Three years ago Virgin records had the novel idea of importing a Mexican pop band. Titan were a wacky bunch. Their posters proclaimed a cross between "Public Enemy, Chick Corea, jalapenos and David Sole [sic]", while their early UK gigs were a riot of glinting eyes, Sol beer, frazzled funk jams and the occasional sombrero. Titan could hardly have been more Mexican if they had ridden in on horses. Critics raved, and when their uplifting Corazon chant appeared on a Rolling Rock advert, it seemed Titan couldn't fail. However, the UK's unreadiness for Mexican sounds was summed up by their appearance in a near-empty tent at the 2000 Reading festival.
Since then, the UK industry has viewed the prospects of Mexican pop acts as one might consider the notion of setting up a chip shop in Tijuana. But now one label, London, has woken to the smell of guacamole and brought us Monterrey five-piece Kinky. And this time, things are very different. Where Titan were stars only in their homeland, Kinky have already achieved success around the world, especially in the US. The band are up for the Short List Music Project award (the US equivalent of the Mercury), four MTV Latin-music awards, a Grammy for best Latin/alternative album and, perhaps most bizarrely, a Latin Grammy for "best rock album", even though their music has about as much to do with rock as Jack Daniel's has to do with mescaline. Most curiously, perhaps, Kinky are succeeding because, unlike Titan, they don't sound particularly Mexican at all.
This whole exercise is drenched in irony. For years, British acts have chased the Latin groove, donning desert shorts and attending classes in Latin-American percussion. Among them were Mancunian existentialists A Certain Ratio, appalling cabaret-pop act Modern Romance (remember Everybody Salsa and tremble), even Haircut 100. Now, it appears that the trick is to go the other way round. Clearly, Kinky have grown up in awe of British and American club sounds, thinking that Manchester's Hacienda - rather than a bona-fide hacienda - is the centre of the pop world. Kinky's debut reeks not of refried beans, but of the Chemical Brothers and Underworld, early acid house, 1970s American funk, the first Basement Jaxx album and even the jazz funk/fusion stuff that British law enforcers long since ran out of the country.
Latin acts have chased pop's beat before - from Madonna to Gloria Estefan - but these have generally been song-based acts. Kinky are about grooves. However, they haven't entirely been able to escape their homeland. South American sights and sounds seep in - carnival vibes, siestas, sundowns and brassy, tequila-slammin' music. Old-skool Tito Puente percussion explosions are filtered through house and disco on tracks with English and Mexican names such as Noche de Toxinas (about the toxicity of nightclubbing), Anorexic Freaks (presumably about the same nightclubs' occupants) and Sol. The result is hardly radical, but different enough to make Kinky's groove global while maintaining Latin as the most danceable music ever.
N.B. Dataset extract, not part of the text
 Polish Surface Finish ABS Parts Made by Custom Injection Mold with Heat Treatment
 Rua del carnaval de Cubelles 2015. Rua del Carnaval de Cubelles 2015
This is clever. In fact, you suspect a fiendish evil svengali is behind the entire exercise. Singer/guitarist/scratcher Gil Cerezo is surely too young and squeaky-looking to be a pop Dr No, and the band comprises engineers and architecture students. Thus, suspicion falls on the definitely non-Mexican Chris Allison, producer of the Beta Band and Coldplay, who apparently discovered Kinky while he was working with Monterrey's other most celebrated band, hip-hop duo Plastilina Mosh. Allison has smoothed the music's demented edges into a dancefloor sound that, with possibly suppressed smirks, the band are already dubbing "Decks Mex".
Shrewdly - or perhaps because he hadn't a clue what they were going on about - Allison has left the band's surreal Mexican lyrical vision untainted. We are reliably informed that singer Gil reads Gabriel Garcia Marquez, and that the sultry, shimmering San Antonio is a song about a local saint who, when hung upside down, helps women catch boyfriends. Cornman seems to include the line "Incense! Incense!" but is about an acrobatic corn-seller who does backflips for his customers.
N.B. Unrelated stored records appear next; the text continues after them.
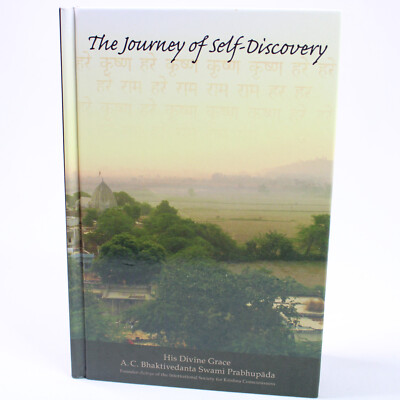 The Journey Of Self Discovery By A. C. Bhaktivedanta Prabhupada HB BOOK VG Copy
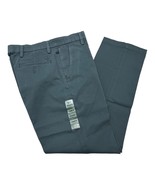 Dockers Mens 33x40 City Tech Straight-Fit Smart 360 Technology Pants Blue - $24.38 CAD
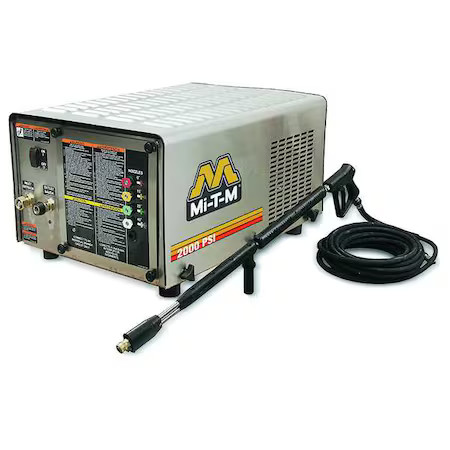 Mi-T-M Gc-2004-Sme1 Light Duty 2000 Psi 3.9 Gpm Cold Water Electric Pressure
Elsewhere, there are Parliament basslines, Moogs, timbales, more whistles than in the entire British police force and Sambita sounds that are curiously like Wham! tunes. Voyeuristic consumers will be disappointed to learn that, computer-generated nudes on the inner sleeve aside, there's nothing kinky about Kinky. That won't stop their sun-kissed carnival-goes-club fiesta soundtracking Britain's iciest months. By any standards, that's perverse.